Of course. I only mentioned nursing school because that's a reason dating him wouldn't be practical. Then someone mentioned they have nursing school their. It makes more sense for me to apply and attend school in the states.
Anonymous
Anonymous wrote:Sorry
To be a nurse in a foreign country you need a native level grasp of the language
You can get into nursing school, maybe they will allow you to write your exams in English. But classes will not be in English, neither will the text books


Please, people emigrate to foreign countries all the time and get master degrees in non-English speaking countries. Not to mention Scandinavians speak English better than any other people in the world, have programs in English and the kids are Americans.
Anonymous
Anonymous wrote:
Anonymous wrote:Sorry
To be a nurse in a foreign country you need a native level grasp of the language
You can get into nursing school, maybe they will allow you to write your exams in English. But classes will not be in English, neither will the text books


Please, people emigrate to foreign countries all the time and get master degrees in non-English speaking countries. Not to mention Scandinavians speak English better than any other people in the world, have programs in English and the kids are Americans.

Yes, I used to live in one
You do need to speak the language to live there, you do need to speak the language to get a professional job
Competition for jobs is real. There are not many large metropolitan areas. Mostly scattered small to mid size towns. To be employed as a nurse you have to speak the language. Being bilingual helps.
Anonymous
Anonymous wrote:
Anonymous wrote:
Anonymous wrote:
Anonymous wrote:I don’t understand the wall you’re putting up — as if it’s an absolute no-go. You have 6 months left working for him. I just don’t see why any of this is a deal-breaker. But, okay.


I'm sorry if I've been vague, just trying not to put myself. I know I lot of people read DCUM. It's also because. I'm confused. I know what the right and wise thing to do is, and I'm doing that. But then there's days like today and yesterday where we talk for a whole hour and I second guess myself.

I guess the wall is there to protect myself. I've had my share of heartbreak as I'm sure most women my age have, and I'm just not willing to do it again, especially when the odds are not favorably.

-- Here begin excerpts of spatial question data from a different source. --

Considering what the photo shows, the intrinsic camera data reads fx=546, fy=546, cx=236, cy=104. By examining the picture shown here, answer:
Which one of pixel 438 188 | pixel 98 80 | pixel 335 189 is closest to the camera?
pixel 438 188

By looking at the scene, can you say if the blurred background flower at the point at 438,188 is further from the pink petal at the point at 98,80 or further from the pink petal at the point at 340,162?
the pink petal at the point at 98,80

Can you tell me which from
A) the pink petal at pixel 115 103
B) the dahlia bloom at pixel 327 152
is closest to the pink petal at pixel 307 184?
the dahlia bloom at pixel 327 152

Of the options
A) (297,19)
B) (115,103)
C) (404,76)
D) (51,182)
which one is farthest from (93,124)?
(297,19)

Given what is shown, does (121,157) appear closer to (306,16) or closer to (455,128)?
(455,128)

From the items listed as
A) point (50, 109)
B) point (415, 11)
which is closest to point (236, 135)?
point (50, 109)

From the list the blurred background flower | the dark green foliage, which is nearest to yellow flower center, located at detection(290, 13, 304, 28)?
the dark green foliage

Getting way ahead of myself, but long distance relationships don't work, particularly if those involved are living in different countries. I couldn't ask him to stay. I realistically can't uproot my life long-term. My parents are here and getting older, I don't want to miss out on time with them. My sisters are also here with their families, I want to be apart of my nieces and nephews growing up.
And none of that factors in his children. Although they are young and wouldn't know anything was up right away.

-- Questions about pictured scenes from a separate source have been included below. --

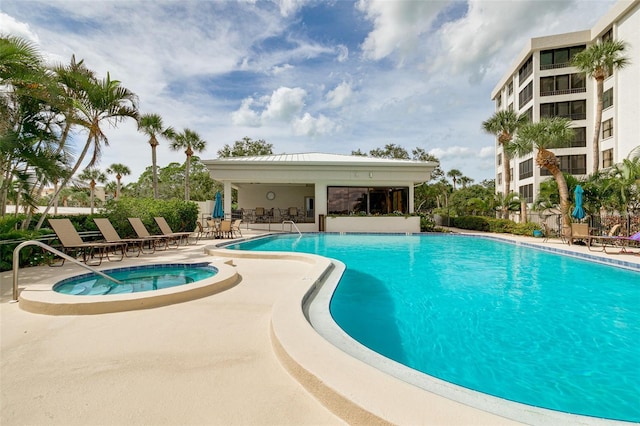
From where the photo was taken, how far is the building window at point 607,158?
2388cm

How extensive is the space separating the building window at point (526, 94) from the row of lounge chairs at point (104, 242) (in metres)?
34.8

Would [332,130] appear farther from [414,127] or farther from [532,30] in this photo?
[532,30]

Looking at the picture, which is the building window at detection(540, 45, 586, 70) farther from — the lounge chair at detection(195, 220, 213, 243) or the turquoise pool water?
the lounge chair at detection(195, 220, 213, 243)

My whole plan with this job was to regroup, take the classes I need and possibly go to nursing school. Nursing school seems like it will be on hold at least another semester, but even still. Dropping everything for a romance?

What would I say to him anyway? . I think there could be something here? Try it out for the next 6 months?
Change my mind about the kiss and resign so we could date instead?



You talk for hours? Is this before you leave for the day or is he contacting you at home? What are you talking about?

Family is important. I'll give you that. But would your parents and sisters want you to put your life on hold for them? Your parents have each other. Your sisters have families of their own. Your nieces and nephews will grow up and have lives of their own. What about you? I'm not saying it has to be this guy, but you can't live your life for other people.



Sometimes it's before I leave for the day. Sometimes it's when I accompany them on a day trip. For the most part he doesn't contact me at home, except if it's related to the children and wasn't communicated before. It's rare. He's only sent a text once that was non kid related and that was in reference to some pop song we couldn't think of the name of earlier. Primarily we talk about the kids. Recently we talk about politics mainly in the US sometimes about his home country. Sometimes we chat about shows and music. We were both watching Stranger Things. Sometimes he talks about work or asks me about school and my dog.

I know. I have to live my life for me. I love my family, but I promise they aren't holding me back.


It sounds to me like he's emotionally transferred you into the wife role. This is likely subconscious. He most likely not fully grieved his wife. What this means for you is a high chance of heartbreak. I would not try to date him. I also would suggest a new job. If you stay set firm boundaries: only talk about the kids, stay more than 15 minutes after he comes home that should be enough to communicate about the children. Do not text outside of work unless relavent the job is you're sick and can't come in. Good luck to you.
Anonymous
Wait the six moneths then go for it. You didn't regret it and from what it seems like, neither did he.
Anonymous
Anonymous wrote:This sounds like the plot to half the Hallmark Christmas movies.


LOL. I was thinking of the musical The Sound of Music. It turned out well for them!